Ash hadn’t argued the point; he knew Sandi wanted to stay on the cargo vessel so she would have an opportunity to sabotage the missiles, and there was no way in hell he was going to leave her on the lighter by herself while he sat on the Acheron effectively a whole universe away.
She stirred against him and he stroked her hair gently until she settled back into whatever dream was disturbing her subconscious. His hand trailed down her shoulder and he felt the edge of the smart bandage she still wore over the wound there; the nanites it sustained with its biotic infusion were still rebuilding the tissue of her skin, nerves and muscles and the topical anesthetic coating it was keeping her free of pain while they did it. The ship’s medic had told them it could come off in another twenty hours, before they returned to Tangier.
He’d come so damn close to losing her, and the thought bothered him even more than how close he’d come to dying himself. He’d blacked out from the sudden, violent deceleration over Peboan’s equatorial sea, and had only reg
ained consciousness once the Acheron had climbed into near orbit, trailing clouds of radioactive vapor that surely hadn’t endeared him to the planet’s civilian authorities.
By the time he’d made it back to the weapons depot, Brunner and her people had been pinned down by the La Sombra mercenaries and were taking casualties. He’d destroyed one of the landers on the ground, then strafed the opposition troops to take the heat off Brunner. Singh had gotten away, from what Sandi had told him, which was not good, especially since that meant that Ash must have killed the bounty hunter’s wife on their cutter. Singh had already been bad enough when the two of them were just another bounty; Ash didn’t want to think how dangerous the man would be now that it was personal.
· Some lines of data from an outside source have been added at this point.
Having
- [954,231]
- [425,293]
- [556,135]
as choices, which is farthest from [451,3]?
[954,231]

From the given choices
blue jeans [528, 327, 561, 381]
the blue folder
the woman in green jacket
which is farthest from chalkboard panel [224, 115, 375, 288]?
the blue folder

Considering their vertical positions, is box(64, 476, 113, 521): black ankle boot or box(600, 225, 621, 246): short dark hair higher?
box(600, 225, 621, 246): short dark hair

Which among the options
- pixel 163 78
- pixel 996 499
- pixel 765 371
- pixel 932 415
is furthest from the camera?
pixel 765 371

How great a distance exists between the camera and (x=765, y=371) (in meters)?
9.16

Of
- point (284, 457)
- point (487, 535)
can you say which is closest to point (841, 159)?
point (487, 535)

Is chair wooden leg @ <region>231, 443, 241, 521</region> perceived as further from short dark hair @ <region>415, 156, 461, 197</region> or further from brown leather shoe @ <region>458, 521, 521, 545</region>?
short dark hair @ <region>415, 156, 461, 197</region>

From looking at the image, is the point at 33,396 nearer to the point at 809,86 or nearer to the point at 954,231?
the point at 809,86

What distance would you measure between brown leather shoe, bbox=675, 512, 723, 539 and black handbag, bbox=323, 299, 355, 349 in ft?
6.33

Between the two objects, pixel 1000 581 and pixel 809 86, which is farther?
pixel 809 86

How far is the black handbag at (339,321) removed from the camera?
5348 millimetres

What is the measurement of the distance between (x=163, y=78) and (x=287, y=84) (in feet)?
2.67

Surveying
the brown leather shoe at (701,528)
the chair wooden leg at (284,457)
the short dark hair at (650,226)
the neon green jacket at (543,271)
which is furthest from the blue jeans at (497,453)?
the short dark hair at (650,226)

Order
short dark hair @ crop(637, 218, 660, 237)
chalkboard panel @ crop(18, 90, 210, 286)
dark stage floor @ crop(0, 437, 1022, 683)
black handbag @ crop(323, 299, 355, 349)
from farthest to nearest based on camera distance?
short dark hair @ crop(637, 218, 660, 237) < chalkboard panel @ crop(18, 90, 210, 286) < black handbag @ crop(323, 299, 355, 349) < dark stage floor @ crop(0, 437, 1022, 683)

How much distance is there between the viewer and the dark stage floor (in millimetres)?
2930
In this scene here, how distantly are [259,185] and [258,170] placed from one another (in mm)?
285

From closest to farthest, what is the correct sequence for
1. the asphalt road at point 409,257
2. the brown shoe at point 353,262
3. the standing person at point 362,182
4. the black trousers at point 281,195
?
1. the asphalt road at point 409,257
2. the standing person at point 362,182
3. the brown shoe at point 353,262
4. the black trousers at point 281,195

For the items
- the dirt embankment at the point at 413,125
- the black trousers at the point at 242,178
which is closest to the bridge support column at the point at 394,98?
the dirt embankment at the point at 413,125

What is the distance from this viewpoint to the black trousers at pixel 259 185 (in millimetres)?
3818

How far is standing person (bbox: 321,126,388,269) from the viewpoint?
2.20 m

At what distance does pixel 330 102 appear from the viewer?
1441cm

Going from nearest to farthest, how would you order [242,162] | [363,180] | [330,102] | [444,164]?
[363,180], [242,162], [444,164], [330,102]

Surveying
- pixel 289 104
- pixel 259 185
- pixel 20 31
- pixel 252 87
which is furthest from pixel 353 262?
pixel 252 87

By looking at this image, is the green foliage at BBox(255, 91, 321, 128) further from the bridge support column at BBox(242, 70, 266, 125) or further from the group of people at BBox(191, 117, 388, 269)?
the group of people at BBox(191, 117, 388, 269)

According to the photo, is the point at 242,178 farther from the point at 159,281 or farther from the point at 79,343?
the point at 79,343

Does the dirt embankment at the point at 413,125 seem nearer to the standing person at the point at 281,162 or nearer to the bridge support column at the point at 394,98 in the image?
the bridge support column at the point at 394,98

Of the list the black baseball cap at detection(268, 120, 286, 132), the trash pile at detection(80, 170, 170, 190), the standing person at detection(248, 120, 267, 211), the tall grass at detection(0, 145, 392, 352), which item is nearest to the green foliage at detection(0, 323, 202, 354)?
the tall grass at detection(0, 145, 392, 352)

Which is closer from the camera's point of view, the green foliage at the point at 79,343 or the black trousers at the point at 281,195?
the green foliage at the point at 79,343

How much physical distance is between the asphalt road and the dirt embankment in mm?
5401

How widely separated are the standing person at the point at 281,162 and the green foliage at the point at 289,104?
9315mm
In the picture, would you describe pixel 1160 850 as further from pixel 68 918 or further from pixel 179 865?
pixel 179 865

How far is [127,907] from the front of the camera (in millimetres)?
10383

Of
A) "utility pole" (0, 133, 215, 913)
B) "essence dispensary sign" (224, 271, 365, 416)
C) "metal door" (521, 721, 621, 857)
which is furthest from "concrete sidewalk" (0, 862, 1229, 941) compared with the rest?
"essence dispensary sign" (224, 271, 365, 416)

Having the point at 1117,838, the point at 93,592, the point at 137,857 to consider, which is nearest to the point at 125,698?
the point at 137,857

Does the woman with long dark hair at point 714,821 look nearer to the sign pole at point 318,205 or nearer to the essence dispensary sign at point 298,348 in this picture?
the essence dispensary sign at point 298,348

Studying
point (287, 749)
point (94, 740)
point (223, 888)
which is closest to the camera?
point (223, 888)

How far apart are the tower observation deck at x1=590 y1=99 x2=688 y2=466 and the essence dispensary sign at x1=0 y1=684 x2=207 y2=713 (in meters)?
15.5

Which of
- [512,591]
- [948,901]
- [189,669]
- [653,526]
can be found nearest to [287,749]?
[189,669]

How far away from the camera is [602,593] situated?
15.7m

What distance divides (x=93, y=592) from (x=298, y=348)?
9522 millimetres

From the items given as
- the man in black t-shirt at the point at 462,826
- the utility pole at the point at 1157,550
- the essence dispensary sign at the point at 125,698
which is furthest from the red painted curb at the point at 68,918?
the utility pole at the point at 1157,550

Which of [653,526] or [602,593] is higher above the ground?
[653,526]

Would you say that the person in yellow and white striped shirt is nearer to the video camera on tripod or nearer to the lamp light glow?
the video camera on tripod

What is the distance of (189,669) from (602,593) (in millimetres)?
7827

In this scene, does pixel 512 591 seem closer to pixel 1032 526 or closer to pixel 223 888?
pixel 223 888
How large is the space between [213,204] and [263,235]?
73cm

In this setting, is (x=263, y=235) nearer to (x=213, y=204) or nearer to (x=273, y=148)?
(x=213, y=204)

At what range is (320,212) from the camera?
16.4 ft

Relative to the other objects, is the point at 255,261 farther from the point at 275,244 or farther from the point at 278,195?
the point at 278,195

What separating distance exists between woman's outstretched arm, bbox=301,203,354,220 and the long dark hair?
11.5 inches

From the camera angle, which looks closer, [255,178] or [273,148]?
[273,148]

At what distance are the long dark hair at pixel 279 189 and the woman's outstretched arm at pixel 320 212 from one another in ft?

“Transition in twenty minutes.” That was the Captain’s voice coming over the boat’s intercom. Ash hadn’t had the chance to talk to the man, but he’d been briefly introduced. The lighter’s master was a weathered, rough-hewn man with the unlikely name of James Red Arrow and the look of an old pirate to him.
Ash sighed and rested his head back tiredly against the pillow. There was no use putting it off; he nudged Sandi and he could feel her wake instantly with a slight, sharp intake of breath.
“What?” Her voice was clear and cogent without the grogginess of sleep.
“We’re almost there,” he told her. “She wanted us on the bridge for this.”
He felt her nod, then she rolled over and touched a spot on the bulkhead and a small panel lit up in the overhead. Their clothes were piled on the deck at the foot of the cot and she sorted quickly through the stack, tossing his to him while she pulled on her own, just ship-wear shorts and a T-shirt, with a utility vest thrown on over it just to have pockets, and finally spacer’s boots. She’d had it fabricated on the cheap back on Tangier, since she hadn’t brought anything with her.
“This is a mistake,” she opined, following him out of the cabin to the auxiliary airlock. “Jordi doesn’t get intimidated.”